Fundadora da Associação Direito Animal Brasil, a advogada animalista Gabriela Maia ressalta que os tutores relatam muita incompreensão dos vizinhos que não gostam de animais, ainda que adotem todos os cuidados necessários para não gerar maiores incômodos. "Esses moradores exigem absolutamente tudo mas, de modo geral, não estão dispostos a abrir mão de nada. Como se apenas a parte tutora de um pet devesse se adequar." Na visão dos reclamantes, dizem os tutores, todos os barulhos que ocorrem em um prédio são aceitáveis, menos o latido de um animal. "O bom-senso é o melhor caminho", diz a advogada.

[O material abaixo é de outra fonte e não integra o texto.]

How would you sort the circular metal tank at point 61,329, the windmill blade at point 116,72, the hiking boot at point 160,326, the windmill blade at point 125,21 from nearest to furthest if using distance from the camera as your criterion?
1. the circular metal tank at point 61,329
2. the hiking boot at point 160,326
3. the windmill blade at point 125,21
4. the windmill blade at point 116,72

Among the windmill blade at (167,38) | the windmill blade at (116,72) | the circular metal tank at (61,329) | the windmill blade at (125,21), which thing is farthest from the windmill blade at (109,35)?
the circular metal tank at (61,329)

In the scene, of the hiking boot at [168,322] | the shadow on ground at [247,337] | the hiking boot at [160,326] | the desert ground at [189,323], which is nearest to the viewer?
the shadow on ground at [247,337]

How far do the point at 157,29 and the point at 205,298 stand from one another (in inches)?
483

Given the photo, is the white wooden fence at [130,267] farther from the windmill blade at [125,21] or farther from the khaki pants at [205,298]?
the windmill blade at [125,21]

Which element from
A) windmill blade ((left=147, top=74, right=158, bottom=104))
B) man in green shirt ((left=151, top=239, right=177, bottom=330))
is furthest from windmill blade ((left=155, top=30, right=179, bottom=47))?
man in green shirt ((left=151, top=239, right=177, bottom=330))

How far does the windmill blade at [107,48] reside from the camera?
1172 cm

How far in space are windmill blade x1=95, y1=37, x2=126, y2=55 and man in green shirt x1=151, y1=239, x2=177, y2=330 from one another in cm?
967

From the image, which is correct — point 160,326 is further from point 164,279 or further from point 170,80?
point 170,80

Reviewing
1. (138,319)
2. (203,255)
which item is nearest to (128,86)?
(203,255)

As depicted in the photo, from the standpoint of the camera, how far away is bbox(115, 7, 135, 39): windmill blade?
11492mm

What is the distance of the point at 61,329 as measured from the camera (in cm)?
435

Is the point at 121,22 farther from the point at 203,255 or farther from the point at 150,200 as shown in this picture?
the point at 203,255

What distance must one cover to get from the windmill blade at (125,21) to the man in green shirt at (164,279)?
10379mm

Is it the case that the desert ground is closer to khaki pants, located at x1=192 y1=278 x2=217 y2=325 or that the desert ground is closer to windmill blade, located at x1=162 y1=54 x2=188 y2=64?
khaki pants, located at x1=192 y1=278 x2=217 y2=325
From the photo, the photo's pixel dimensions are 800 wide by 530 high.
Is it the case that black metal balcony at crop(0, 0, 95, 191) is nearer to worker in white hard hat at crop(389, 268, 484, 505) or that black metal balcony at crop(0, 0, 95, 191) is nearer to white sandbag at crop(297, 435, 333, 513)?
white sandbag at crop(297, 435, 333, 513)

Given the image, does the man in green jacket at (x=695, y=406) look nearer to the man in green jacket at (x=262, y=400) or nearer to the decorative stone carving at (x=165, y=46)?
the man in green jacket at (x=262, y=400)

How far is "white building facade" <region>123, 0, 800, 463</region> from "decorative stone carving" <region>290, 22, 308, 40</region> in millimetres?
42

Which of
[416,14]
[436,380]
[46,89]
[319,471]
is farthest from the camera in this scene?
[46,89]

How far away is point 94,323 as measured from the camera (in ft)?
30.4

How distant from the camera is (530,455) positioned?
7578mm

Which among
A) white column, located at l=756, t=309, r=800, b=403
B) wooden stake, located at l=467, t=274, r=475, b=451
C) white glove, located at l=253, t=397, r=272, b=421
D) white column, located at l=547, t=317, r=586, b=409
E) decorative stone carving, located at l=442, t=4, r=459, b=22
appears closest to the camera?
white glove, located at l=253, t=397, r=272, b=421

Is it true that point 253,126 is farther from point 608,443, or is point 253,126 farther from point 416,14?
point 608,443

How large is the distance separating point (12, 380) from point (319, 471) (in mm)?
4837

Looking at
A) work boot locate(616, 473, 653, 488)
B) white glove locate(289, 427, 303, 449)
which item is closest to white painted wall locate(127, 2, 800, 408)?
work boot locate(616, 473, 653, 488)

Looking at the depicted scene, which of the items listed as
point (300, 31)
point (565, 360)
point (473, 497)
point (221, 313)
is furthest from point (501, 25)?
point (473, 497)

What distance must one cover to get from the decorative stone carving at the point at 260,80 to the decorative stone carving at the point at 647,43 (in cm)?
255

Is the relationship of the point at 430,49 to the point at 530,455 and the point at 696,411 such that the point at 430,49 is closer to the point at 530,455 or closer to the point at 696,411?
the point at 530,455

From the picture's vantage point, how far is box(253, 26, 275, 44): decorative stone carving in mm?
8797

Regras gerais da presença dos pets em condomínios:
- Não pode haver limitações nas normas de condomínio em relação à quantidade ou mesmo na espécie de animais;
- Não é permitido restringir o direito dos animais transitarem em áreas comuns ou exigir que sejam transportados no colo pelo tutor;
- Em locais onde haja elevador, os tutores e seus pets não podem ser obrigados a transitar pelas escadas;
- Cometer contravenções penais ou crimes em razão do incômodo gerado pelos latidos de um cachorro também é passível de punição;
- A exposição indevida de moradores de maneira vexatória pode ensejar danos morais.
Das responsabilidades dos tutores:
- Os tutores têm direito de ter pets em suas unidades privativas, desde que não gerem danos à saúde, sossego e segurança dos demais moradores;
- O uso de guia e peitoral é recomendável, visto que os tutores são responsáveis por seus animais;
- A Lei Federal número 2.140/2011 dispõe sobre a obrigatoriedade do uso da focinheira e estabelece regras de segurança para a condução responsável de cães de grande porte e de raças consideradas perigosas;
- Em caso de latido contínuo e incessante, de modo a perturbar o sossego dos condôminos, cabe ao tutor buscar soluções para sanar o problema, como adestramento positivo, passeios diários, presença de pessoas em casa ou, até mesmo, creches onde os cães possam queimar energia e socializar;
- É responsabilidade do tutor manter a higiene e limpar os resíduos do seu pet nas áreas compartilhadas, assim como em sua unidade habitacional.